[Start of TEXT SHOWN]

Mobile Carnival Museum

Mystique of the Mystic Series

Past Exhibits in Historical Order

In the Summer of 2018, the Mobile Carnival Museum launched an exhibit series entitled The Mystique of the Mystic. This programmatic sequence of shows will ultimately showcase all of Mobile’s eighty-plus mystic societies or Carnival groups. The aim of the Mystique of the Mystic is threefold: pay respect to a given mystic society, possibly reintroduce said organization to Mobilians, and allow visitors from outside of the Port City to better experience mystic society culture. Occupying two galleries on the Carnival Museum’s uppermost floor, this popular series has garnered considerable community support. Each exhibit is different from the next on account of the varying traditions and focuses of Mobile’s mystic societies. The whimsy that is Carnival in Mobile weaves its way into each ensuing installment though

The “Cows” More than Came Home: The Cowbellion de Rakin Society

Summer 2018

The Cowbellion de Rakin Society, which was founded in 1830, holds the distinction of being the first mystic society to be established in the United States. It was Cowbellions who created the two-part template for modern American Carnival – a parade for all to enjoy and an invitation only. The parade and ball are united by a shared theme.  The “Cows” More than Came Home launched the Mystique of the Mystic series. Comprised almost wholly of pieces from a distinguished private collection, the exhibit featured the Cowbellion order of incorporation, rare costume drawings dating from the 1850s, exquisite invitations from the 1870s, and many other notable works.

[End of TEXT SHOWN]
[Start of EXTRACTED DATA]

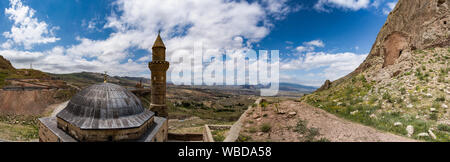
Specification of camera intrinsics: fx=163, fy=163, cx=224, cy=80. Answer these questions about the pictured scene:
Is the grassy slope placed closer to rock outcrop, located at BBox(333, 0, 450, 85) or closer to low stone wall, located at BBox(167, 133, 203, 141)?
rock outcrop, located at BBox(333, 0, 450, 85)

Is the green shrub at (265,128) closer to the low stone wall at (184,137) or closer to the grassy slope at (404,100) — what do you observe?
the grassy slope at (404,100)

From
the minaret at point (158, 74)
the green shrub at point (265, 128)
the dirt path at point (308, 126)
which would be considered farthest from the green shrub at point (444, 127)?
the minaret at point (158, 74)

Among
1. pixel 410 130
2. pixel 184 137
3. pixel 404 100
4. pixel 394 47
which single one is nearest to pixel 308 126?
pixel 410 130

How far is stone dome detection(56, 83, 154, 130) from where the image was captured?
9844 mm

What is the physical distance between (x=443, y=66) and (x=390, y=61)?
3244 millimetres

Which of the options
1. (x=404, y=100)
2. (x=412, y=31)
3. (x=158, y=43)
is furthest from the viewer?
(x=158, y=43)

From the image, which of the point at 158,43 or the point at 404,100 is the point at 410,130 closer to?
the point at 404,100

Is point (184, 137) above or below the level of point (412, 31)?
below

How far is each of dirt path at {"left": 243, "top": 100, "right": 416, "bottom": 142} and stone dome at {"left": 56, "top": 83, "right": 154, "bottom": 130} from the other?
785 cm

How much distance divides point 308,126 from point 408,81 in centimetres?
1100

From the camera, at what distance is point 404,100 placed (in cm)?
1028
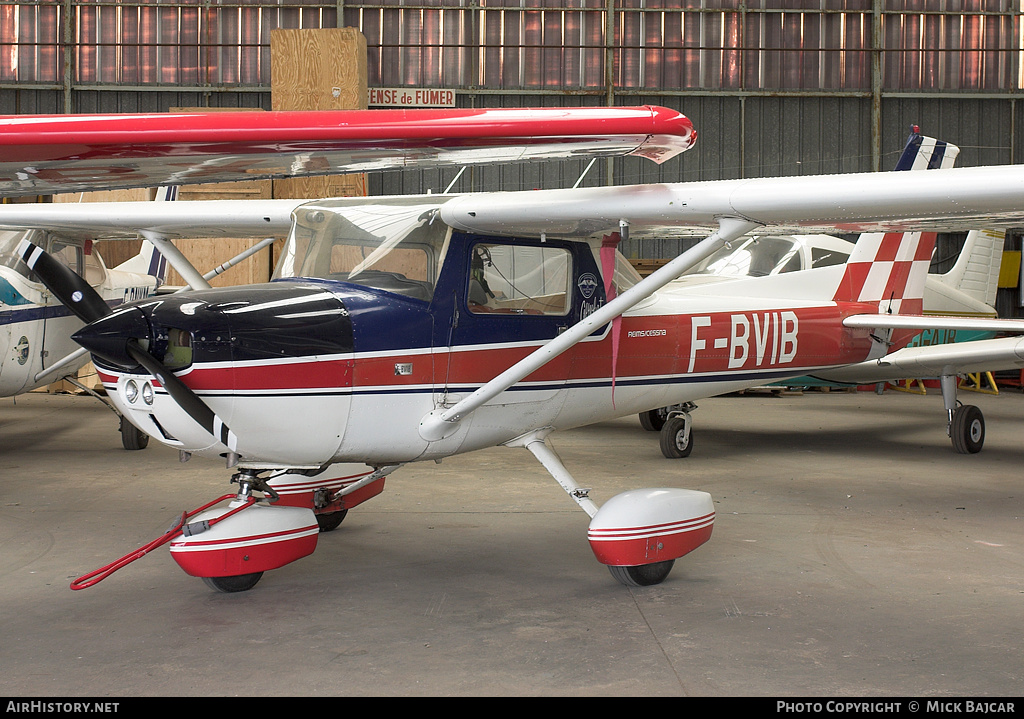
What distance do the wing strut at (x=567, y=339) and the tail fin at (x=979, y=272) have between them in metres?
8.62

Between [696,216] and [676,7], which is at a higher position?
[676,7]

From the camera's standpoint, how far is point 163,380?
3.66 meters

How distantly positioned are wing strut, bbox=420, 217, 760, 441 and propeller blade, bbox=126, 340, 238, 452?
3.35 ft

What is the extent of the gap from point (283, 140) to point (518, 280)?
1.67m

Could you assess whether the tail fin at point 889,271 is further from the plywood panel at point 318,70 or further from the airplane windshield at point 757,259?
the plywood panel at point 318,70

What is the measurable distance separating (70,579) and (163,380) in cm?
164

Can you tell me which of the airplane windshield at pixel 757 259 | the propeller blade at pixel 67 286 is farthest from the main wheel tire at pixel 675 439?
the propeller blade at pixel 67 286

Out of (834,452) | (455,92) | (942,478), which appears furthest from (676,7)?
(942,478)

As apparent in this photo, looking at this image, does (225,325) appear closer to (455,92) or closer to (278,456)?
(278,456)

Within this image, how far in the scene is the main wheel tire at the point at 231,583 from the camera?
4379 mm

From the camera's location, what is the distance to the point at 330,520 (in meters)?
5.61

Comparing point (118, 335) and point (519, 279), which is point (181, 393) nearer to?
point (118, 335)

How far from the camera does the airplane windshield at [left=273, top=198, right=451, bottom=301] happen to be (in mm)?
4387

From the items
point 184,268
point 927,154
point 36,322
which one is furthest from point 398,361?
point 927,154
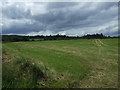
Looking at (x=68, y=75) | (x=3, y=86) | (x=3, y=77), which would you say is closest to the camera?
(x=3, y=86)

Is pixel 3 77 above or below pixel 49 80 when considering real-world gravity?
above

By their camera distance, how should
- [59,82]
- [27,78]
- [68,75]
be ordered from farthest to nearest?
[68,75]
[59,82]
[27,78]

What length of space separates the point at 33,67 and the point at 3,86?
1843mm

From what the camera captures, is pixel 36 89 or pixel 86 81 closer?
pixel 36 89

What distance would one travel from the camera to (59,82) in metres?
5.69

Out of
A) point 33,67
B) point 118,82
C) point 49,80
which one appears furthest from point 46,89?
point 118,82

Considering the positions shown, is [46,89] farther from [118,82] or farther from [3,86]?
[118,82]

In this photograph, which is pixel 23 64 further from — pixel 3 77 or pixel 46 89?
pixel 46 89

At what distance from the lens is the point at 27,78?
501 cm

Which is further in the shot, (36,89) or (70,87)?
(70,87)

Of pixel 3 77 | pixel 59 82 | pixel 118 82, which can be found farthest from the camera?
pixel 118 82

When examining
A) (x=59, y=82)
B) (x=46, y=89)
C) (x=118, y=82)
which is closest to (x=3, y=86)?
(x=46, y=89)

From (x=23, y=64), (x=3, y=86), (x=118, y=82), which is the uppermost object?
(x=23, y=64)

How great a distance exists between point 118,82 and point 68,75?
2630mm
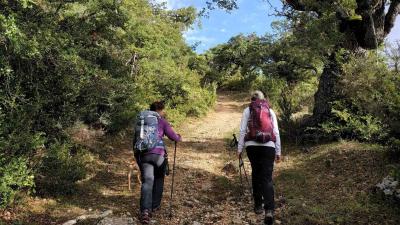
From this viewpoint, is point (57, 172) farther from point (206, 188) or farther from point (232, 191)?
point (232, 191)

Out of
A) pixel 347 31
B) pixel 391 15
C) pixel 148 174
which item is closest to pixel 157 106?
pixel 148 174

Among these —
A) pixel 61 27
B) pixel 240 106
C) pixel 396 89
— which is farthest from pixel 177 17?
pixel 396 89

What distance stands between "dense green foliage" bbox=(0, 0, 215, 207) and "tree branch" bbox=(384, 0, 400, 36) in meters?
6.74

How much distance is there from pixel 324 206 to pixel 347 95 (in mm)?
4649

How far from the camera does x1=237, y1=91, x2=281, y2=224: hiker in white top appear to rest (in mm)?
5975

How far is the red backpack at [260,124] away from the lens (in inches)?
234

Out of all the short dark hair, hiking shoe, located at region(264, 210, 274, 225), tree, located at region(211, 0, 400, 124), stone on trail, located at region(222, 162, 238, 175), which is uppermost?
tree, located at region(211, 0, 400, 124)

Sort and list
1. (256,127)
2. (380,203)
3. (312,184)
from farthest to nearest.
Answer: (312,184)
(380,203)
(256,127)

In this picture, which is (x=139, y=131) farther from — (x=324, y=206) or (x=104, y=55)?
(x=104, y=55)

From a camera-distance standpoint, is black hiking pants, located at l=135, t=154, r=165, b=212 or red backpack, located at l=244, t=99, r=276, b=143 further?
black hiking pants, located at l=135, t=154, r=165, b=212

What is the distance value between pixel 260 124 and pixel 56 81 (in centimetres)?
433

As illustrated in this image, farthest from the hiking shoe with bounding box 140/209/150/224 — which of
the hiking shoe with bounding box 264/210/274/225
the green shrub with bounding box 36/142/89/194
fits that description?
the green shrub with bounding box 36/142/89/194

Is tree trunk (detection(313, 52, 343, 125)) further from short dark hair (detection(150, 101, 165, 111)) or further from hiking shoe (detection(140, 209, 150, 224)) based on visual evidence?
hiking shoe (detection(140, 209, 150, 224))

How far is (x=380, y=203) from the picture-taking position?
6664 millimetres
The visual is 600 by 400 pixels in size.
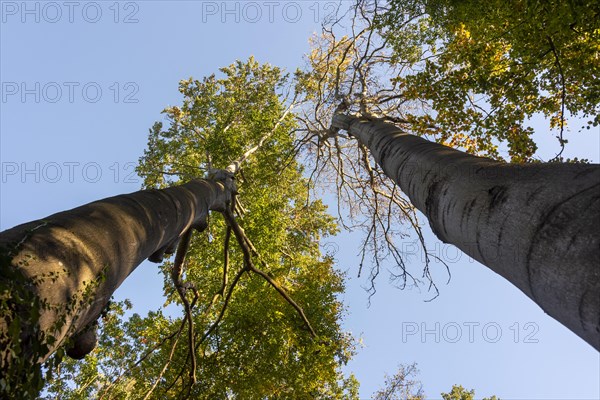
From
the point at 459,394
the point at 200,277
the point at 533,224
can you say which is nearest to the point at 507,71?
the point at 533,224

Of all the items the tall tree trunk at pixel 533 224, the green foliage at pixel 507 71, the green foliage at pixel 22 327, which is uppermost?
the green foliage at pixel 507 71

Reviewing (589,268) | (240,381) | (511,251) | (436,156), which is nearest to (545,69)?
(436,156)

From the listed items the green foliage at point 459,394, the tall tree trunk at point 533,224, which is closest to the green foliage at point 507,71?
the tall tree trunk at point 533,224

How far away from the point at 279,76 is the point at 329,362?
31.4ft

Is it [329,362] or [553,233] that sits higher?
[329,362]

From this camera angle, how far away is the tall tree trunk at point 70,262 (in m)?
1.58

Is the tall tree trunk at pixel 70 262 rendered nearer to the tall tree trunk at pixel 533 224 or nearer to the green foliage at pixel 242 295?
the tall tree trunk at pixel 533 224

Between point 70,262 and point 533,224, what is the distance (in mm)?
2226

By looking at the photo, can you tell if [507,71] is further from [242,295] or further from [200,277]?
[200,277]

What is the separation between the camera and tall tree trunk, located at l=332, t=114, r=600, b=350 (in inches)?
45.6

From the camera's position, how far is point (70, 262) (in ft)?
6.31

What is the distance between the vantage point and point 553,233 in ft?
4.27

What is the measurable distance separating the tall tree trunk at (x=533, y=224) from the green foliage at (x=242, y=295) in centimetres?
466

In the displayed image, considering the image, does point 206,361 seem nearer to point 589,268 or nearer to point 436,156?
point 436,156
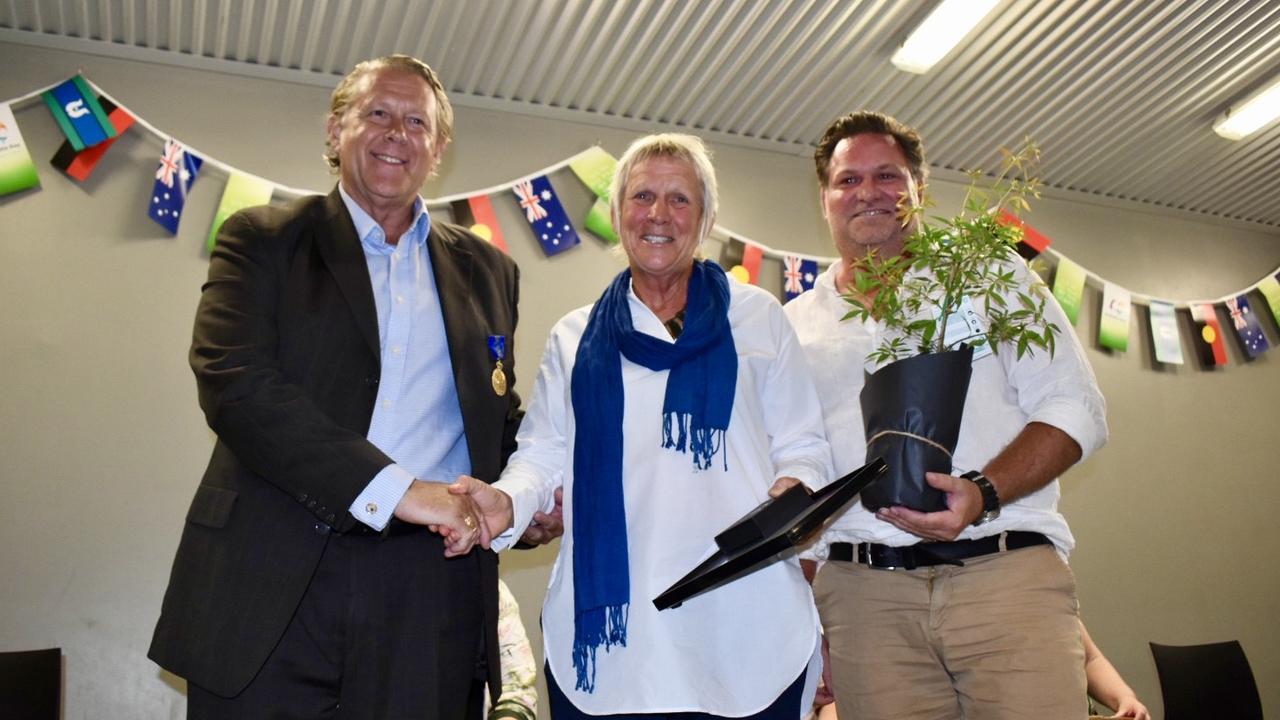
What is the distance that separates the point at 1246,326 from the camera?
621cm

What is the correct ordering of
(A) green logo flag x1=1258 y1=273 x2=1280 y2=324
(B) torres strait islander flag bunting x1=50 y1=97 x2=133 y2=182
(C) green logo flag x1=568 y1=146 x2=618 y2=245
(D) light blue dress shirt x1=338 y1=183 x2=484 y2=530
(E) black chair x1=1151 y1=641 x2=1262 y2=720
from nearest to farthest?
(D) light blue dress shirt x1=338 y1=183 x2=484 y2=530 < (B) torres strait islander flag bunting x1=50 y1=97 x2=133 y2=182 < (E) black chair x1=1151 y1=641 x2=1262 y2=720 < (C) green logo flag x1=568 y1=146 x2=618 y2=245 < (A) green logo flag x1=1258 y1=273 x2=1280 y2=324

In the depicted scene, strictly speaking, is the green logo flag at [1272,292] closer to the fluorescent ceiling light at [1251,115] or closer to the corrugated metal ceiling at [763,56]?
the corrugated metal ceiling at [763,56]

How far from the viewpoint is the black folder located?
1515 mm

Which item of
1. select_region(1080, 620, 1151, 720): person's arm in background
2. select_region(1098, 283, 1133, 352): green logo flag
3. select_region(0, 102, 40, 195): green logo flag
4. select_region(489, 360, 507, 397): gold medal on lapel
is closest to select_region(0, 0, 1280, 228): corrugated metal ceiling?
select_region(0, 102, 40, 195): green logo flag

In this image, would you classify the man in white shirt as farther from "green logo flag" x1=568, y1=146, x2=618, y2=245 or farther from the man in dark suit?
"green logo flag" x1=568, y1=146, x2=618, y2=245

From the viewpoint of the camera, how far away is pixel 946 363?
68.2 inches

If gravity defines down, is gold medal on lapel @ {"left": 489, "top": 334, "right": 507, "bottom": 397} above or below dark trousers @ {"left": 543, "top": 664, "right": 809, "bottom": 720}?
above

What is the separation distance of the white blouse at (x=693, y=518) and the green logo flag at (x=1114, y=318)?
4.43m

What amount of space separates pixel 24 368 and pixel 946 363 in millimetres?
3441

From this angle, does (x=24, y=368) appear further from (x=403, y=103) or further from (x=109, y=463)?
(x=403, y=103)

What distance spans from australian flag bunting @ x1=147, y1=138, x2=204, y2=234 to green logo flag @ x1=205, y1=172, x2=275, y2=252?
139 mm

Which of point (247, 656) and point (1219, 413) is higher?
point (1219, 413)

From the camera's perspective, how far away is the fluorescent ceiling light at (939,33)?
3.94m

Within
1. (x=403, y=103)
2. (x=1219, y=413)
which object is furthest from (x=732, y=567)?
(x=1219, y=413)
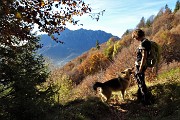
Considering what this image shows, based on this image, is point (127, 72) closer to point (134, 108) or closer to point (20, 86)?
point (134, 108)

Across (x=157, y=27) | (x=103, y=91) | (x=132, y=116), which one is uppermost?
(x=157, y=27)

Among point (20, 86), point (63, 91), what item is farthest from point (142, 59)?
point (63, 91)

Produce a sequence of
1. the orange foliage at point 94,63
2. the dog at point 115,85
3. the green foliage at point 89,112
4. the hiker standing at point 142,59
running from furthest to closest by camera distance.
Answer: the orange foliage at point 94,63, the dog at point 115,85, the green foliage at point 89,112, the hiker standing at point 142,59

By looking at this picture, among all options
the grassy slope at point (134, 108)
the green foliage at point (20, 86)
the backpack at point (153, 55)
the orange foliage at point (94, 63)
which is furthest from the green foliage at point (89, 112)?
the orange foliage at point (94, 63)

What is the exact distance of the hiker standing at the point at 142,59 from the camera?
1073 centimetres

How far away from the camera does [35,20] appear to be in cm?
743

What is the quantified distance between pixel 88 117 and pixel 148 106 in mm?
2199

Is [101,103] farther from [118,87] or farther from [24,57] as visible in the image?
[24,57]

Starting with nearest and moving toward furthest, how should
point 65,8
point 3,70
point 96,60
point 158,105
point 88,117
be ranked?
point 65,8 < point 158,105 < point 88,117 < point 3,70 < point 96,60

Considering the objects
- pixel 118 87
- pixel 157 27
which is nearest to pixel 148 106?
pixel 118 87

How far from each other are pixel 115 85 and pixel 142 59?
253 centimetres

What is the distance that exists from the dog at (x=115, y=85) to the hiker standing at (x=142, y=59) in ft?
3.82

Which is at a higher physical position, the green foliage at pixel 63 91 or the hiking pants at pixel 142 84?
the green foliage at pixel 63 91

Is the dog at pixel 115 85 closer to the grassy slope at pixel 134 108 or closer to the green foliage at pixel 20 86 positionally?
the grassy slope at pixel 134 108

[End of EXTRACTED DATA]

▸ **WHAT YOU NEED TO DO**
Please continue the Mobile Carnival Museum text on the Mystique of the Mystic exhibit series, picking up after its final sentence.

▸ **FINAL ANSWER**
From Rebellious “Kids” to Venerable “Old Goats”: The Strikers

Fall 2018

The Strikers are the oldest active mystic society in the United States. While the Strikers have only paraded once since the 1890s, they host the most elegant of Mobile’s many Carnival balls. Their emblem is the rampant or dancing goat. From Rebellious “Kids” to Venerable “Old Goats” showcased a selection of the Strikers’ many treasures and traditions. The Strikers Table and Goat Statue were particularly impressive displays in the exhibit. The former, which was donated to a local orphanage for a raffle in 1848, is a testament to the philanthropic impulses animating mysticism as a whole. The Goat Statue is one of the largest pieces of Postbellum folk art surviving in the American South.

That Pillar within the Community: The Order of Myths (OOMs)

Winter 2018

Founded in 1867, the Order of Myths is the oldest continuous parading society in American Carnival. They also hold the distinction of being the final parade of the Carnival season. The Order’s three-part emblem is comprised of a jester named Folly chasing a skeleton named Death around a truncated pillar known as the Broken Column of Life. Folly is beating Death with gilded pig bladders. The grouping symbolizes that (if only during Carnival) the cares of life are beaten down by a good time. That Pillar within the Community featured paintings from the Order’s incomparable collection of mystic society art. Works by Edmond deCelle, John Augustus Walker, Marian Acker Macpherson, Colleen Comer, Same Hicks, Sara Otts, Kathy Whitinger, and others made for an unforgettable spectacle.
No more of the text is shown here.